◆ Required task: Arrange every line of the records below as a Markdown table with the columns Row and Line, numbering the rows and skipping any blank lines. Leave the pictures out of the table.

--- BEGIN Listed entries ---

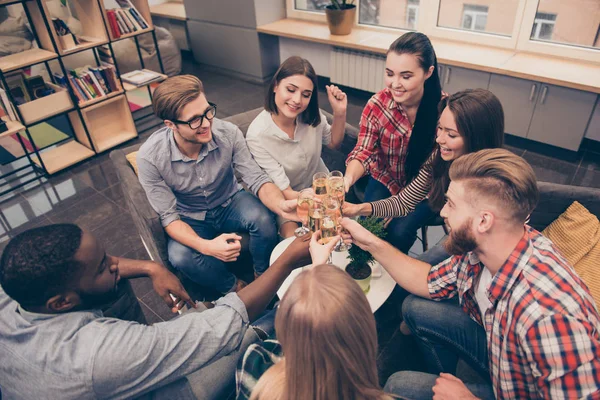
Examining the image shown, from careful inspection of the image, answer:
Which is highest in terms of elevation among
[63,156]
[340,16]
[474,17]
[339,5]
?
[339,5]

--- END Listed entries ---

◆ Answer to the exercise:
| Row | Line |
|---|---|
| 1 | Examining the image shown, from careful inspection of the image, answer: |
| 2 | Which is highest in terms of elevation among |
| 3 | [63,156] |
| 4 | [340,16] |
| 5 | [474,17] |
| 6 | [339,5] |
| 7 | ? |
| 8 | [339,5] |